Looks the same size to me Gaz (apart from the c/w guard which is excessively large)


----------



## Brazo (Oct 27, 2005)

From here it looks like a resprayed pc!


----------



## Alan W (May 11, 2006)

parish said:


> But it shouldn't do, it just needs a heavier counterweight.


Agreed, in theory. However, the counterweight doesn't look any bigger or heavier in this photo!










Alan W


----------



## Lespaul (May 23, 2006)

Nice short review Shaun :thumb: 
Do have to wonder if it would deal with VW paint a little easier than the pc  

Darren


----------



## m500dpp (Feb 17, 2006)

but the shroud around the counterweight looks massive, that wont be good with 4" pads?


----------



## Guest (May 23, 2007)

How much is this and is it any cheaper than a pc?


----------



## Detail My Ride (Apr 19, 2006)

Bailes1992 said:


> How much is this and is it any cheaper than a pc?


It'll be around £100 dude :thumb:


----------



## ianFRST (Sep 19, 2006)

well i doubt ill be buying one, unless its ALOT better than a pc

at least it eans newbies wont have to go throught the **** ache of iporting one from autopia


----------



## Detail My Ride (Apr 19, 2006)

ianFRST said:


> well i doubt ill be buying one, unless its ALOT better than a pc
> 
> at least it eans newbies wont have to go throught the **** ache of iporting one from autopia


It ain't a ball ache :lol:


----------



## BDM (Apr 25, 2007)

13yearoldetailer said:


> It ain't a ball ache :lol:


its an expensive ball ache...


----------



## richie.guy (Apr 10, 2006)

BDM said:


> its an expensive ball ache...


Cheap if you buy other stuff at the same time :thumb:


----------



## m500dpp (Feb 17, 2006)

but autopia will stop selling the PC surely!!!


----------



## parish (Jun 29, 2006)

Alan W said:


> Agreed, in theory.
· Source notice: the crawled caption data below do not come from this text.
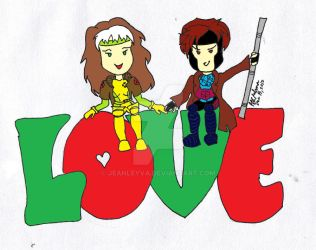 Gambit and Rogue Love by jeanleyva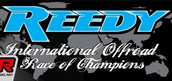 REEDY Off-Road Race of Champions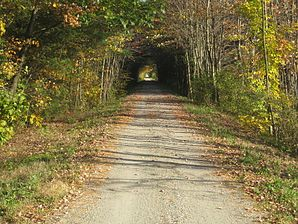 Missisquoi Valley Rail Trail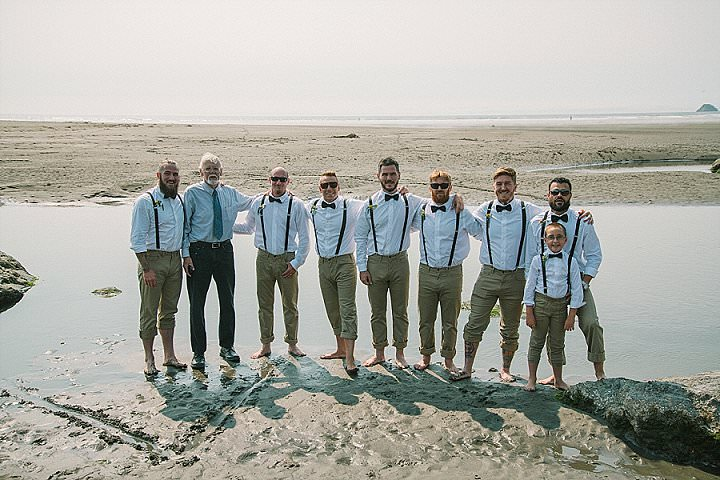 Veronica and Dustin's Free Spirited California Beach Wedding all Planned in a Month. By Gumgirl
However, the counterweight doesn't look any bigger or heavier in this photo!


I agree that it doesn't appear so, but you can't really tell how thick it is or whether they are made from the same material.

Of course the other problem is that different pads may be different weights (and they don't self-centre on the backing plate so varying the effective offset) and it only takes a few grams at a few thousand rpm to cause a lot of vibration - look how much you get through the steering wheel if a front wheel is just 20-30 grams out of balance.


----------



## Paul-T (Nov 2, 2006)

Ok, just to add to the mix, Johnny Clean & Shiny has given me a UDM to test for a couple of days, to see what I think.

Same as Shaun, picking the thing up it immediately feels heavier than a PC. I hadn't got around to weighting yet, so interesting to see Shaun's figures there. I think it also feels more weighted to the head than the PC, possibly something to do with the unreasonably large collar that surrounds the counterwight?

Yesterday I was working on a Lotus Elise, it simply couldn't cut the mustard for any serious correction, but then I didn't expect it to. I only use my PC these days for finishing (glaze & sealants), so I did the correction with the rotary and used the UDM to apply a sealant. 

This is where it really let itself down. Not sure where these few come in the scheme of things, i.e. finished production ready or pre-production, but at speed 4 I found the frequency of vibration thoroughly uncomfortable. Not only was it affecting my hands, but it was travelling up my forearms to my elbows. I was happy the pad was centred (finishing pad), but just to experiement I used the same pad on my PC. Of course there is still vibration, but no-where near as much, or at least not at the same frequency that made it so unpleasant. Turning the speed up to 5 on the UDM just made things worse so it went back in its bag.

To be honest, thats where it would stay, but in the name of science I shall have a little experiment this afternoon with some light correction on my own car, to see how it goes.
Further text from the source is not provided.